Here are some examples of how to use the functions:
# Cor tests
args(cor_test_data_creator)
cor_test_data_creator("car_value.csv", "age_months", "value", 60, 15, 35000, 1000, -218.75, 25000, "Weak")
cor_test_data_creator("charity_walk.csv", "Distance_(miles)", "Money_Raised", 12, 3, 200, 10, 7.91, 5, "Weak")
cor_test_data_creator("temperature_test.csv", "Temperature", "Test_Score", 20, 7.5, 100, 0, 5, -25, "None")
### Z tests
args(z_test_data_creator)
z_test_data_creator("twenty_twenty_vision.csv", "Female", "Male", "20-20", "Not 20-20", 0.35, FALSE)
z_test_data_creator("smokers.csv", "Edinburgh", "Kirkcaldy", "Smoker", "Non-smoker", 0.22, TRUE)
z_test_data_creator("football_fans.csv", "Fan", "Not Fan", "Male", "Female", 0.6, FALSE)
### t-test
args(t_test_data_creator)
t_test_data_creator("handspan.csv", "Piano_Players", 24.6, 1.16, "Not_Piano_Player", 22.1, 1.2)

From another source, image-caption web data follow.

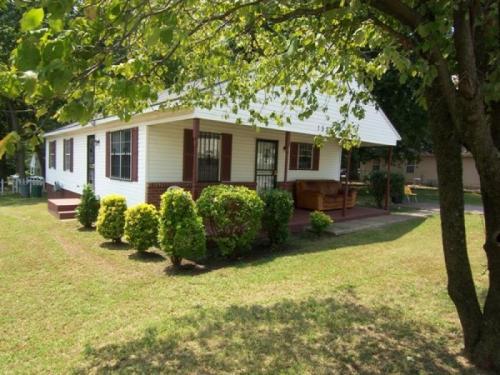 1525 Dellwood Avenue Photo 1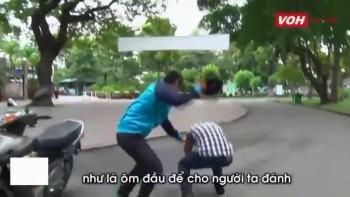 video ky nang phan don khi bi tan cong bang mu bao hiem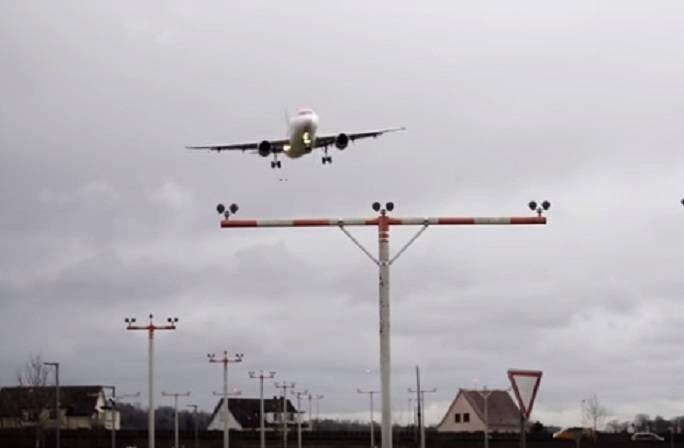 L'aereo oscilla in fase di atterraggio, la tempesta Eleanor spaventa tutti – VIDEO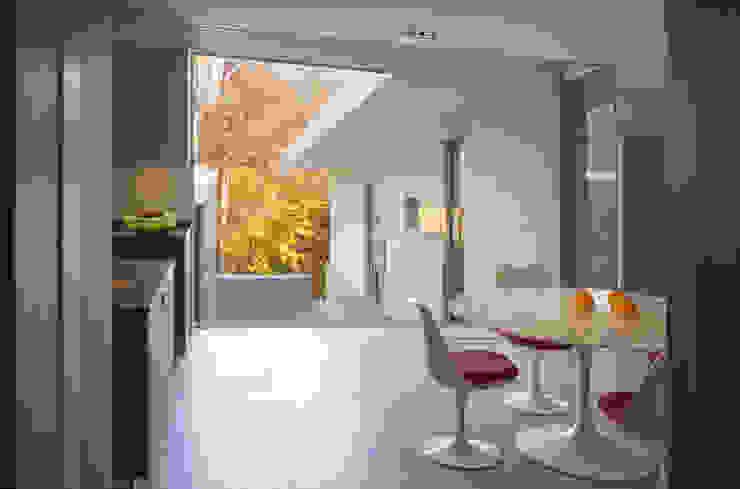 Difficult Run Residence Modern corridor, hallway & stairs by Robert Gurney Architect Modern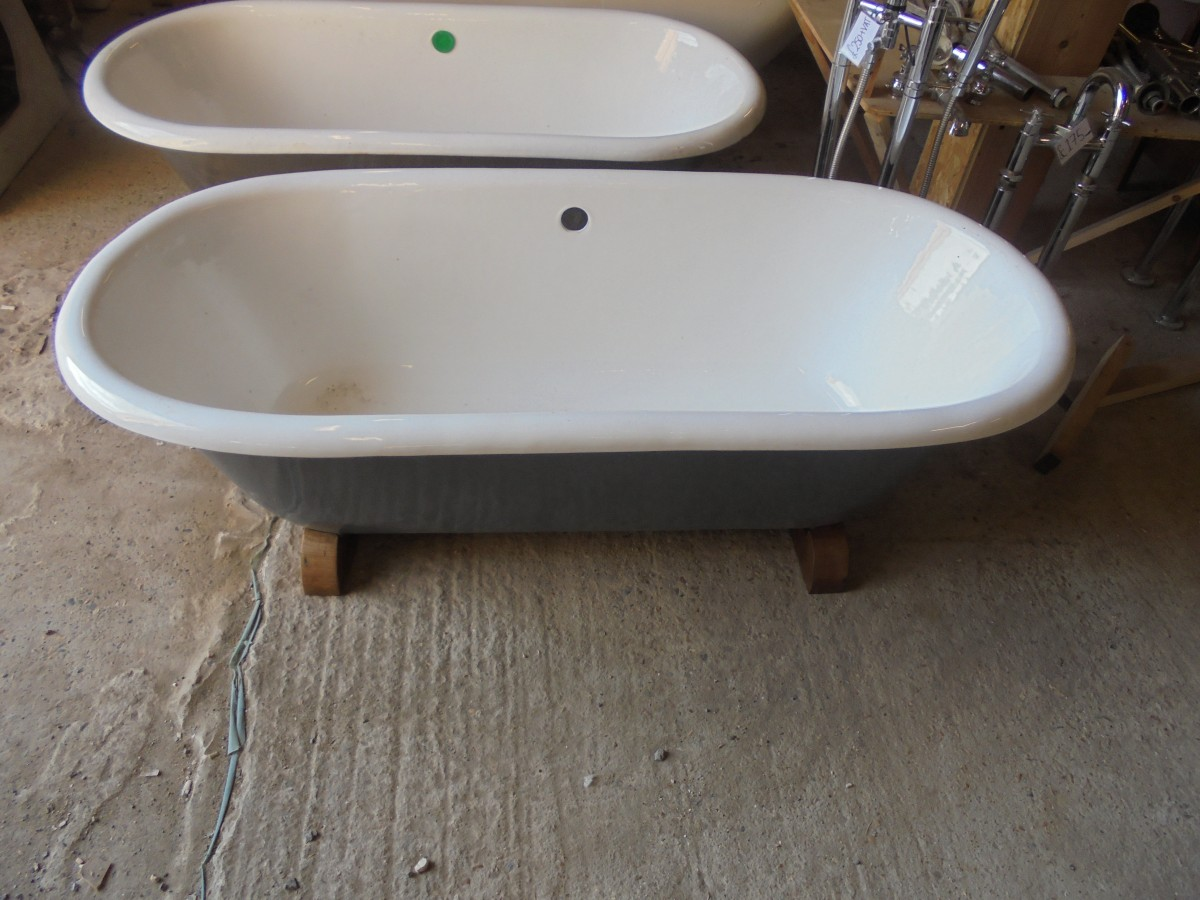 A reclaimed double ended roll top bath - Authentic Reclamation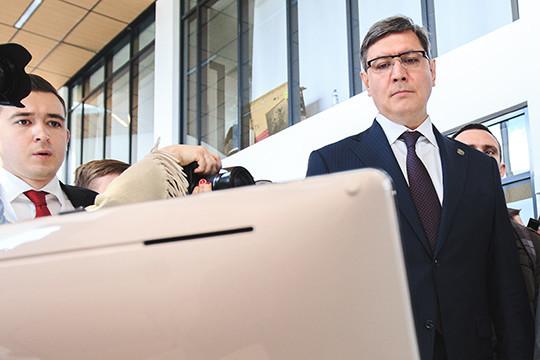 Первым руководителем филиала стал тогдашний гендиректор «Телесета» Роман Шайхутдинов
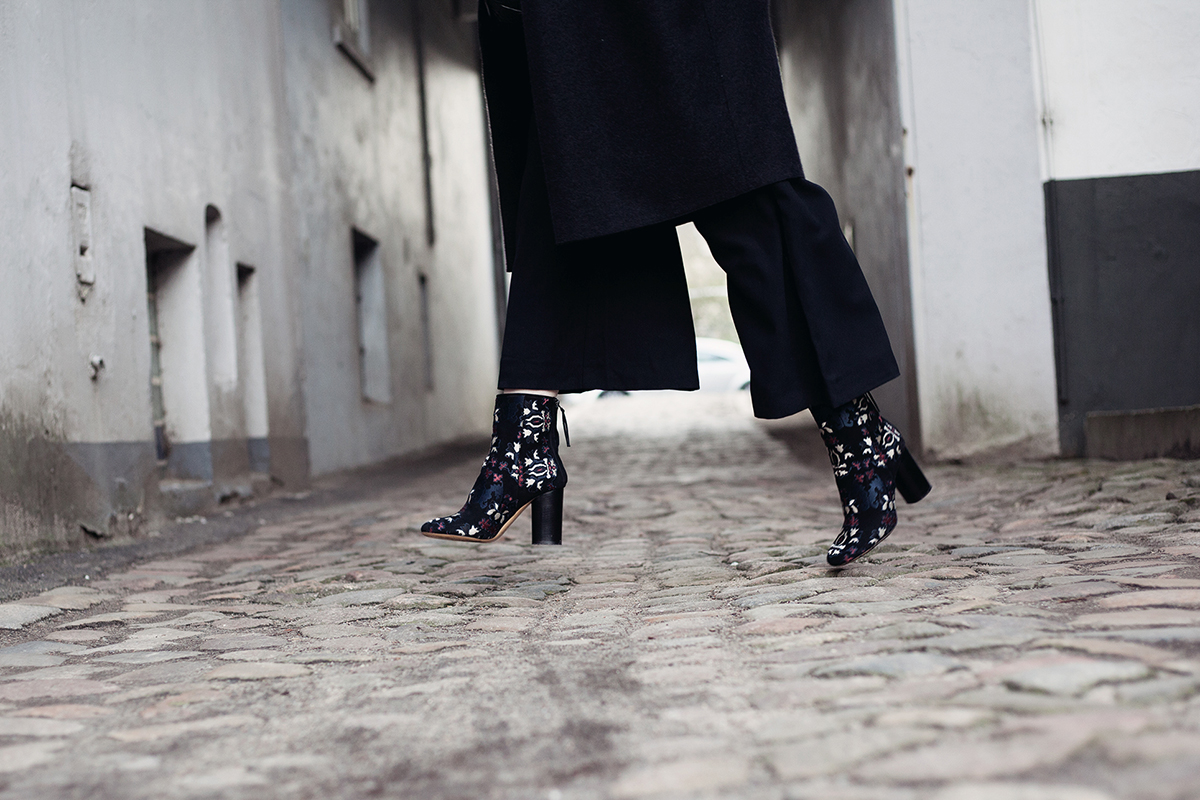 anna frost fafine isabel marant boots 4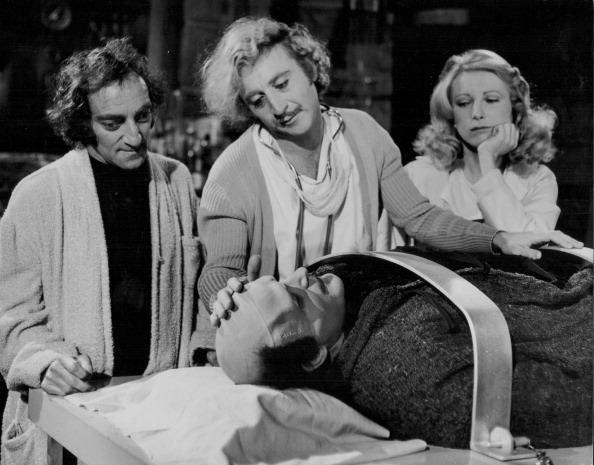 """Gene Wilder, Peter Boyle, Marty Feldman und Teri Garr mit dem Monster aus """"Frankenstein Junior"""""""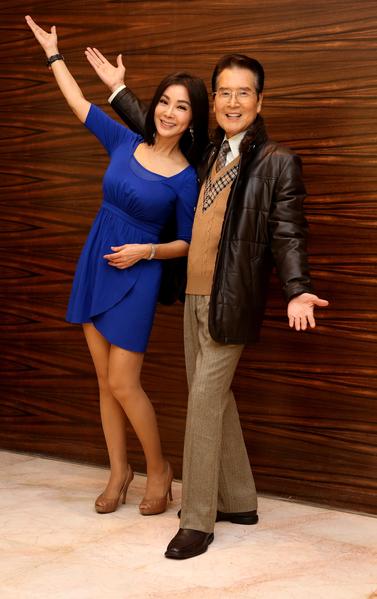 石英与陈美凤现场即兴来段《车顶水姑娘》大跳阿哥哥舞。(民视提供)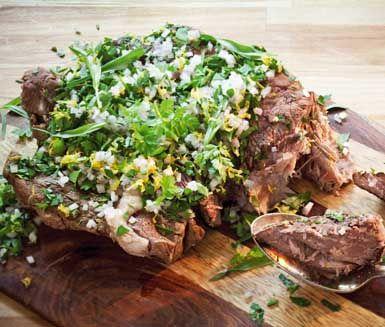 Om du vill ha ett otroligt saftigt, mört och smakrikt kött ska du testa det här receptet på långkokt högrev. Det du behöver är tid, en bit högrev, morot, lök, torrt vin och lite kryddor så får du ett fantastiskt och oklanderligt gott kött!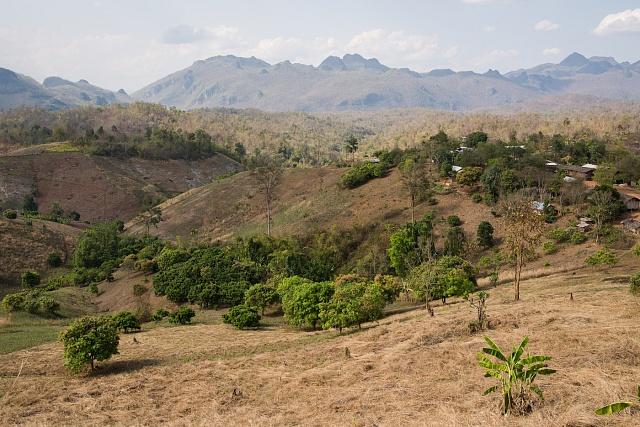 """Severní Thajsko nabízí nekonečný výběr možností na výlety, tamní příroda je naprosto úchvatná. Pokud máte štěstí, narazíte na některou z """"pravých"""" asijských vesniček, kterých už vThajsku moc nezbývá."""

t_test_data_creator("red_snapper.csv", "Male", 60, 19.5, "Female", 60, 18.5)
For correlation you include the name of the dataset (with .csv!), the name of column 1, the name of column 2, the mean for column 1, the standard deviation for column 1, the maximum value for column 1, the minimum value, the gradient of the line of best fit, the intercept for the line of best fit, and finally whether “Strong”/”Weak”/”No” correlation.
For example the average car age was 60 months with a SD of 15. I wanted the value between £35,000 and £1000. The gradient and intercept come from a back of the envelope calculation to make those facts work, using imagined data-points.
For the z-test you include the dataset name, column 1 name, column 2 name, category 1, category 2, the proportion you’re expecting to see category 1 appear, and TRUE/FALSE depending on whether you want a difference between the proportions or not.
For example with the 20-20 vision we have columns called “female” and “male”, we expected 35% of the population to have 20-20 vision, and we don’t want there to be a difference.
For the t test you take the dataset name, column 1 name, mean, standard deviation, column 2 name, mean, standard deviation. With the piano example I gave the musicians a boost in order to make the t-test have a p-value less than 5%.
I’m sure the code has many faults. But it was quite a fun coding challenge.